== Texte extrait ==

Entre fleuve et rivière : correspondance entre Gabrielle Roy et Margaret Laurence. Éditions des Plaines (purchase at Amazon.ca)
Les lecteurs francophones se réjouiront certainement de la traduction de Dominique Fortier et de Sophie Voillot de la relation épistolaire entre Gabrielle Roy et Margaret Laurence. En 2004, Paul Socken avait déjà fait l’édition des trente-deux lettres échangées entre 1976 et 1983 par ces deux voix féminines majeures de la littérature canadienne. De plus, cet ouvrage récemment traduit s’ajoute aux autres éditions en langue française par, entre autres, François Ricard et Jane Everett, de la correspondance de Roy à d’autres intimes.

===
== Extrait de données ==

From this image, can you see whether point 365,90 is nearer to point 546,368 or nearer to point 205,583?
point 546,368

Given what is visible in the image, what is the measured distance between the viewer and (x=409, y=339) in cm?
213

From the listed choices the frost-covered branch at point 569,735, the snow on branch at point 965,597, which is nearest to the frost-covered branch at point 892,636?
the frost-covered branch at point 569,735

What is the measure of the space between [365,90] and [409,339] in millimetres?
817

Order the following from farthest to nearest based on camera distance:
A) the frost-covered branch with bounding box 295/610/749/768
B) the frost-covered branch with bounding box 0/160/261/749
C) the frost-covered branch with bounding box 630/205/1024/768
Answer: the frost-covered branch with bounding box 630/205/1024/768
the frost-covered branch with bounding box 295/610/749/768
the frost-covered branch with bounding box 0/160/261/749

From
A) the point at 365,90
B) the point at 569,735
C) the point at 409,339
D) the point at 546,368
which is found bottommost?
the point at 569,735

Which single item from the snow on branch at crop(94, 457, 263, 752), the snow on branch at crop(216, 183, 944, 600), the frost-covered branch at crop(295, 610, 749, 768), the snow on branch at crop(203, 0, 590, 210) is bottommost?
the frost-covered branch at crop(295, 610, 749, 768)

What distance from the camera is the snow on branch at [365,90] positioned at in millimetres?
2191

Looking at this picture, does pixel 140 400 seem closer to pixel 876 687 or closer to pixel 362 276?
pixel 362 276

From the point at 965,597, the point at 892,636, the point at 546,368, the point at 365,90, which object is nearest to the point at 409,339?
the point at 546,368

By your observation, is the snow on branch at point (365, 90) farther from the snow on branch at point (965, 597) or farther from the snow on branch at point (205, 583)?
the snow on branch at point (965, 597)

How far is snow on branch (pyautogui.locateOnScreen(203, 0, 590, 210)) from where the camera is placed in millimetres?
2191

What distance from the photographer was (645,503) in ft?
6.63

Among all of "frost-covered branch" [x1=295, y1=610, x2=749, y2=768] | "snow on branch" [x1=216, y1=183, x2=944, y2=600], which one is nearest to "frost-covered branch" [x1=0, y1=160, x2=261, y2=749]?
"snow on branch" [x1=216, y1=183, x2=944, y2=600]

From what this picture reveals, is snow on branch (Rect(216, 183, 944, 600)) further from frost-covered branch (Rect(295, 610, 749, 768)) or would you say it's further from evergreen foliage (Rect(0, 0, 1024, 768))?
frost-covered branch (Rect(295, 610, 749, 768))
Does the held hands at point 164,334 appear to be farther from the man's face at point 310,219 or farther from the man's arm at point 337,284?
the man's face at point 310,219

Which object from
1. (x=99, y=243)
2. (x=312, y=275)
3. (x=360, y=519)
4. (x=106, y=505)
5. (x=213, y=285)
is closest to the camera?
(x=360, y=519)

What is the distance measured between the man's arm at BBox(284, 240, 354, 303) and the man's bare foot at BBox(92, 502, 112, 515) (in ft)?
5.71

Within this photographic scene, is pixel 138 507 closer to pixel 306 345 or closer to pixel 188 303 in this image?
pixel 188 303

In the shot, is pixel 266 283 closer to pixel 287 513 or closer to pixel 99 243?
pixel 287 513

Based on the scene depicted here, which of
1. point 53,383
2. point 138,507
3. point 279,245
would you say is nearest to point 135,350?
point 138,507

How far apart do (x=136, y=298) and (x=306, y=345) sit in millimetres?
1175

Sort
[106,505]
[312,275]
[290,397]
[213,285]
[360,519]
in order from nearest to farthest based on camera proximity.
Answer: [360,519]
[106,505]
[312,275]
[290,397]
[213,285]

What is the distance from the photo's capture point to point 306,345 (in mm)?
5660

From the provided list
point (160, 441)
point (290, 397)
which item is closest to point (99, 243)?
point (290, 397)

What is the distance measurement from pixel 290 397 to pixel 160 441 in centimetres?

===

Exercices proposés:
1 > Mettez à jour le passage du texte sur la correspondance de Gabrielle Roy et Margaret Laurence qui va de « Les lecteurs francophones » jusqu'à « à d’autres intimes. » en y remplaçant « récemment » par « nouvellement ».
2 > D'après le texte sur la correspondance de Gabrielle Roy et Margaret Laurence, pourquoi les lecteurs francophones ont-ils de quoi se réjouir ? Répondez en une à trois phrases.
3 > Prolongez le texte sur la correspondance de Gabrielle Roy et Margaret Laurence après sa dernière phrase.
Le matériel est indépendant du texte sur la correspondance de Gabrielle Roy et Margaret Laurence.

Réponses par exercice:
1 >
Les lecteurs francophones se réjouiront certainement de la traduction de Dominique Fortier et de Sophie Voillot de la relation épistolaire entre Gabrielle Roy et Margaret Laurence. En 2004, Paul Socken avait déjà fait l’édition des trente-deux lettres échangées entre 1976 et 1983 par ces deux voix féminines majeures de la littérature canadienne. De plus, cet ouvrage nouvellement traduit s’ajoute aux autres éditions en langue française par, entre autres, François Ricard et Jane Everett, de la correspondance de Roy à d’autres intimes.

2 > Ils ont de quoi se réjouir grâce à la traduction, par Dominique Fortier et Sophie Voillot, de la relation épistolaire entre Gabrielle Roy et Margaret Laurence.

3 >
Une lettre du 15 février 1976, rédigée par Margaret Laurence, ouvre l’échange sous les auspices d’une certaine admiration. En effet, l’Ontarienne vient de terminer la lecture de La Route d’Altamont et n’a que de bons mots pour Roy qui semble à ce moment encore, une influence ou un mentor. Néanmoins, cette dernière se rattrape et commente à son tour l’œuvre de Laurence. Cordial dès le départ, l’échange épistolaire entre les deux femmes se teinte progressivement d’une aura amicale où s’instaure une confiance réciproque. Les bases même de cette confiance, et c’est ce qui marquera probablement le lecteur, réside dans cette manière qu’elles ont de se reconnaître l’une en l’autre. Comme l’écrit Laurence, « nous sommes après tout membres de la même tribu, tous autant que nous sommes ». Ce sentiment d’appartenance à une même « tribu » invite les épistolières à partager tant sur leur métier que sur leur vie quotidienne. Roy, quelque peu en retraite à son chalet, revient sur quelques moments de sa carrière, notamment le succès, — alors encore retentissant —, de Bonheur d’occasion. Même si les deux écrivent très peu à cette époque, c’est le début d’une certaine reconnaissance pour Margaret Laurence qui voit ses romans traduits au Cercle du Livre de France, notamment par Claire Martin. Plus tard, Gabrielle Roy ne manquera pas de se délecter de la traduction de The Oracles (Les Devins) en la comparant à l’original.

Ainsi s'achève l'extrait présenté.